Мы любили эти истории, рассказанные у самого эшафота, поскольку они освобождали нас от тирании и вульгарности счастливых концов; долгой маразматической старости, изумительных внуков, тактичных расспросов о страховых премиях.
ЯВНО ПОСЛЕДНИЙ ДЕНЬ —
ЗАПИСЫВАЕМСЯ В МУЖСКУЮ КОМПАНИЮ
Поскольку помощи не предвидится, заходите — поцелуемся на прощанье. Что-то пошло не так. Подмоги не будет, если я выстрелю, поскольку сегодня, со всей очевидностью, — первое сентября: началась охота на уток, и ещё до зари весь Мосс и побережье загремели раскатами мушкетных забав.
Мартленд нашёл меня; наверное, я всегда полагал, что так оно и будет. Он пришел к устью копи и позвал меня.
Я не ответил.
— Чарли, мы знаем, что вы внизу. Бога ради, да мы вас
— Чарли, Джок у нас, он жив…
Я знал, что это ложь, и меня от этой низости вдруг переполнила ярость. Не показываясь, я направил револьвер на выступ скалы у выхода и выпустил заряд. Грохот на секунду оглушил меня, но я всё равно расслышал рык большой расплющенной пули, что рикошетила в Мартленда.

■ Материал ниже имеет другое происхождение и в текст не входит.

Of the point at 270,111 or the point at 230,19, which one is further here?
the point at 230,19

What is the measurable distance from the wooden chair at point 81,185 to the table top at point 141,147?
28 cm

Когда он заговорил снова — уже из другой точки, — голос его звенел от страха и ненависти:
— Ладно, Маккабрей. Вот вам другое предложение. Рассказываете, где эта чертова картина и остальные фотографии, и я обещаю пристрелить вас чисто. Больше ни на что рассчитывать вы уже не можете. И даже тут вам придётся поверить мне на слово. — Эта реплика ему понравилась. Я выстрелил опять, взывая к небесам, чтобы искорёженный свинец снёс Мартленду лицо. Он снова заговорил — принялся объяснять, насколько ничтожны мои шансы, не понимая, что себя я уже списал со счетов и теперь мне хочется только его жизни. А он с любовью перечислил всех, кто желает моей смерти, — от Испанского Правительства до Общества блюдения дня Господня; мне положительно польстило, каких масштабов кашу я заварил. А потом он ушёл.
Позднее они полчаса стреляли в меня из пистолета с глушителем, в промежутках прислушиваясь к воплям боли или крикам «сдаюсь». Пули с визгом и жужжанием метались от стены к стене, едва не сводя меня с ума, но коснулась меня только одна; они не знали, куда сворачивает шурф, влево или вправо. Единственный удачный выстрел раскроил мне скальп, и кровь теперь затекает мне в глаза; выгляжу я, должно быть,
Дальше меня пытался выманить американец, но ему тоже нечего было предложить, кроме быстрой смерти в обмен на информацию и письменное признание. Наверняка они подняли «роллс» из могилы в каньоне, ибо американец знает, что в обивке верха Гойи нет. Испания, похоже, должна возобновить с США договор о стратегических военно-воздушных базах на своей территории, но всякий раз, когда Штаты ей об этом напоминают, испанцы переводят разговор на Гойю. «Герцогиня Веллингтонская» — «как известно, похищена по заказу американца и находится на территории США». Он не стал бы мне рассказывать о базах, если б считал, что у меня есть шанс выжить, правда?
Я не беспокоился отвечать — мне было некогда, я возился со скипидаром.
Потом он изложил альтернативу —
Со скипидаром я закончил; будучи смешанным с виски, он прекрасно растворил подкладку моего чемодана, и теперь Гойя улыбается мне со стены — свежая и милая, как в тот день, когда её написали, несравненная нагая «Duquesa de Wellington», моя по гроб жизни. «До, Дьё эгзист». [245]
Виски хватит поддержать меня до того, как начнёт меркнуть свет, а там — кто тут испугается? — я вынырну со своим громоносным шестизарядником, словно какой-нибудь тёртый жизнью герой Старого Запада. Я знаю, что Мартленда убить сумею; затем кто-нибудь другой убьёт меня, и я паду яркой вечерней дымкой в преисподнюю, где нет искусства, нет выпивки, — ведь в этой истории, в конце концов, имеется мораль. Вы же это понимаете, не так ли?